Majelis Kehormatan Mahkamah Konstitusi (MKMK) memberikan sanksi teguran lisan secara kolektif kepada enam hakim konstitusi yang terbukti secara bersama-sama melanggar kode etik dan perilaku hakim konstitusi.
Ketua MKMK, Jimly Asshiddiqie mengumumkan putusan tersebut di Gedung Mahkamah Konstitusi RI, Jakarta, Selasa. Enam hakim konstitusi yang mendapatkan sanksi tersebut adalah Manahan M.P. Sitompul, Enny Nurbaningsih, Suhartoyo, Wahiduddin Adams, Daniel Yusmic Pancastaki Foekh, dan M. Guntur Hamzah.
Sanksi tersebut ditetapkan setelah adanya laporan dari beberapa pihak, antara lain Perhimpunan Bantuan Hukum dan Hak Asasi Manusia Indonesia (PBHI), Tim Advokasi Peduli Hukum Indonesia, Advokat Pengawal Konstitusi, Perhimpunan Pemuda Madani, dan Alamsyah Hanafiah.
Majelis Kehormatan menyimpulkan bahwa keenam hakim terlapor secara bersama-sama melanggar prinsip kepantasan dan kesopanan karena tidak menjaga kerahasiaan dalam rapat permusyawaratan hakim yang bersifat tertutup.

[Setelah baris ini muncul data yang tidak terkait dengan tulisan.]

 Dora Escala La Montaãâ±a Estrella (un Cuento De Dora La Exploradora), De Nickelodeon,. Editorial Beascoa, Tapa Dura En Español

Selain itu, para hakim juga dinyatakan membiarkan terjadinya pelanggaran kode etik dan perilaku hakim konstitusi tanpa kesungguhan untuk saling mengingatkan antarhakim, termasuk terhadap pimpinan, karena budaya kerja yang kurang teratur.
Oleh karena itu, Majelis Kehormatan merekomendasikan bahwa hakim konstitusi seharusnya tidak membiarkan praktik saling pengaruh antarhakim dalam memeriksa, mengadili, dan memutus suatu perkara. Mereka juga harus menjaga iklim intelektual yang mengutamakan pencarian kebenaran dan keadilan konstitusional.
Majelis Kehormatan juga menyarankan agar dilakukan revisi pada Peraturan MK Nomor 1 Tahun 2023 tentang MKMK, terutama dalam hal menghapus mekanisme majelis kehormatan banding. Jika diperlukan, hal tersebut sebaiknya diatur dalam undang-undang dan tidak hanya oleh MK.
Dengan putusan ini, diharapkan hakim konstitusi dapat menjalankan kewajibannya dengan menjaga kerahasiaan informasi yang dibahas dalam rapat permusyawaratan dan tidak melanggar kode etik dan perilaku hakim konstitusi.